• The records:
========
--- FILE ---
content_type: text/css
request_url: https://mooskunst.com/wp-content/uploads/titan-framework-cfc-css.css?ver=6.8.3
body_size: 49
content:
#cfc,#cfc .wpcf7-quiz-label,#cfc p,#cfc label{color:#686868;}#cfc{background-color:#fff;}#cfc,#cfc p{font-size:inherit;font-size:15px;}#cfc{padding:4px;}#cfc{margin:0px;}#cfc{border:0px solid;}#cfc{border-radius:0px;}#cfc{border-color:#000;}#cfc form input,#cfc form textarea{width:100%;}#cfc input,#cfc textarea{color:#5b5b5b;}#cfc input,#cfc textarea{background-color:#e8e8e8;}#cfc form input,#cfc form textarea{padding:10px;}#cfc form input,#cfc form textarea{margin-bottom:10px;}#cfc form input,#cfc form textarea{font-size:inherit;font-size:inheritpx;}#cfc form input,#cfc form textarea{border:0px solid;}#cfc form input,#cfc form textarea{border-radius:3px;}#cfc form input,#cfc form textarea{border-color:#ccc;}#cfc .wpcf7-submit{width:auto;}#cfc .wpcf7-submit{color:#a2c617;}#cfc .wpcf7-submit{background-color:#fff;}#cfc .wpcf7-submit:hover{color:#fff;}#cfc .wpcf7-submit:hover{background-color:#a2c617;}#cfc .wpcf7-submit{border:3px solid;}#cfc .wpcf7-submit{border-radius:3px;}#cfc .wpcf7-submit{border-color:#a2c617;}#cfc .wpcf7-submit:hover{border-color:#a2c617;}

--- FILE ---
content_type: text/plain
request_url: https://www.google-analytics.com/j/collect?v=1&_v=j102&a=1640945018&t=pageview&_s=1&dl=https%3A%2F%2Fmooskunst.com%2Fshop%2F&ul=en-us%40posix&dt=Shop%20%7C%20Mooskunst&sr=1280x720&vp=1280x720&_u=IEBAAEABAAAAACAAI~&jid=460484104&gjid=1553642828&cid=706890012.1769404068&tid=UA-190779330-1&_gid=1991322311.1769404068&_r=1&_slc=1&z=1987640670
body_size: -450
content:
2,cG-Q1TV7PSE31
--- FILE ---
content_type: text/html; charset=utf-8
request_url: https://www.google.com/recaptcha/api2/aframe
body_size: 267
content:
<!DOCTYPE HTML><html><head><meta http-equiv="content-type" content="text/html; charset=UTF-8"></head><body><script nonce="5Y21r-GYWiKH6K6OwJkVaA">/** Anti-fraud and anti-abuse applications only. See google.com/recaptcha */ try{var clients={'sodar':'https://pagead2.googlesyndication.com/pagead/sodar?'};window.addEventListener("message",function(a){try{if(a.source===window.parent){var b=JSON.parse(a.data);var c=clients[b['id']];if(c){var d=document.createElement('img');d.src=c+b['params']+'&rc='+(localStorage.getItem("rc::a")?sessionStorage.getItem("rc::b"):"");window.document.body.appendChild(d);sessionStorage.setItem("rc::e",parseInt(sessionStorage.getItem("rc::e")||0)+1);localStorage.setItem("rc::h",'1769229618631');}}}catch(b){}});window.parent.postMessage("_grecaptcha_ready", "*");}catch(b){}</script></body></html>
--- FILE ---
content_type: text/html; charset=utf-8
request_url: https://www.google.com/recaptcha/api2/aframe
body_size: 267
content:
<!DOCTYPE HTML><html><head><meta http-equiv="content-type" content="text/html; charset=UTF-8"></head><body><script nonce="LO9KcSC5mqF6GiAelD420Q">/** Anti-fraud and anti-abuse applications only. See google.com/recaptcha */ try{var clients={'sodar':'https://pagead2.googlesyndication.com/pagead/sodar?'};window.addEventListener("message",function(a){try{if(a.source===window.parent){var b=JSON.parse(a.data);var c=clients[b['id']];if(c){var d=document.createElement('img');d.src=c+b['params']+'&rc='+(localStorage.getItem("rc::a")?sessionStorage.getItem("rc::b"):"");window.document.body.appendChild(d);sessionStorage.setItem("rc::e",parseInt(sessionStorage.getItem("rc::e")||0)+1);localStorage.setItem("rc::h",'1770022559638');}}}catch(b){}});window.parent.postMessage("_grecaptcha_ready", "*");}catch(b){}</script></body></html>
========
• What is being asked: Would you mind copying all of the records exactly?

• Solution to the exercise:
--- FILE ---
content_type: text/css
request_url: https://mooskunst.com/wp-content/uploads/titan-framework-cfc-css.css?ver=6.8.3
body_size: 49
content:
#cfc,#cfc .wpcf7-quiz-label,#cfc p,#cfc label{color:#686868;}#cfc{background-color:#fff;}#cfc,#cfc p{font-size:inherit;font-size:15px;}#cfc{padding:4px;}#cfc{margin:0px;}#cfc{border:0px solid;}#cfc{border-radius:0px;}#cfc{border-color:#000;}#cfc form input,#cfc form textarea{width:100%;}#cfc input,#cfc textarea{color:#5b5b5b;}#cfc input,#cfc textarea{background-color:#e8e8e8;}#cfc form input,#cfc form textarea{padding:10px;}#cfc form input,#cfc form textarea{margin-bottom:10px;}#cfc form input,#cfc form textarea{font-size:inherit;font-size:inheritpx;}#cfc form input,#cfc form textarea{border:0px solid;}#cfc form input,#cfc form textarea{border-radius:3px;}#cfc form input,#cfc form textarea{border-color:#ccc;}#cfc .wpcf7-submit{width:auto;}#cfc .wpcf7-submit{color:#a2c617;}#cfc .wpcf7-submit{background-color:#fff;}#cfc .wpcf7-submit:hover{color:#fff;}#cfc .wpcf7-submit:hover{background-color:#a2c617;}#cfc .wpcf7-submit{border:3px solid;}#cfc .wpcf7-submit{border-radius:3px;}#cfc .wpcf7-submit{border-color:#a2c617;}#cfc .wpcf7-submit:hover{border-color:#a2c617;}

--- FILE ---
content_type: text/plain
request_url: https://www.google-analytics.com/j/collect?v=1&_v=j102&a=1640945018&t=pageview&_s=1&dl=https%3A%2F%2Fmooskunst.com%2Fshop%2F&ul=en-us%40posix&dt=Shop%20%7C%20Mooskunst&sr=1280x720&vp=1280x720&_u=IEBAAEABAAAAACAAI~&jid=460484104&gjid=1553642828&cid=706890012.1769404068&tid=UA-190779330-1&_gid=1991322311.1769404068&_r=1&_slc=1&z=1987640670
body_size: -450
content:
2,cG-Q1TV7PSE31
--- FILE ---
content_type: text/html; charset=utf-8
request_url: https://www.google.com/recaptcha/api2/aframe
body_size: 267
content:
<!DOCTYPE HTML><html><head><meta http-equiv="content-type" content="text/html; charset=UTF-8"></head><body><script nonce="5Y21r-GYWiKH6K6OwJkVaA">/** Anti-fraud and anti-abuse applications only. See google.com/recaptcha */ try{var clients={'sodar':'https://pagead2.googlesyndication.com/pagead/sodar?'};window.addEventListener("message",function(a){try{if(a.source===window.parent){var b=JSON.parse(a.data);var c=clients[b['id']];if(c){var d=document.createElement('img');d.src=c+b['params']+'&rc='+(localStorage.getItem("rc::a")?sessionStorage.getItem("rc::b"):"");window.document.body.appendChild(d);sessionStorage.setItem("rc::e",parseInt(sessionStorage.getItem("rc::e")||0)+1);localStorage.setItem("rc::h",'1769229618631');}}}catch(b){}});window.parent.postMessage("_grecaptcha_ready", "*");}catch(b){}</script></body></html>
--- FILE ---
content_type: text/html; charset=utf-8
request_url: https://www.google.com/recaptcha/api2/aframe
body_size: 267
content:
<!DOCTYPE HTML><html><head><meta http-equiv="content-type" content="text/html; charset=UTF-8"></head><body><script nonce="LO9KcSC5mqF6GiAelD420Q">/** Anti-fraud and anti-abuse applications only. See google.com/recaptcha */ try{var clients={'sodar':'https://pagead2.googlesyndication.com/pagead/sodar?'};window.addEventListener("message",function(a){try{if(a.source===window.parent){var b=JSON.parse(a.data);var c=clients[b['id']];if(c){var d=document.createElement('img');d.src=c+b['params']+'&rc='+(localStorage.getItem("rc::a")?sessionStorage.getItem("rc::b"):"");window.document.body.appendChild(d);sessionStorage.setItem("rc::e",parseInt(sessionStorage.getItem("rc::e")||0)+1);localStorage.setItem("rc::h",'1770022559638');}}}catch(b){}});window.parent.postMessage("_grecaptcha_ready", "*");}catch(b){}</script></body></html>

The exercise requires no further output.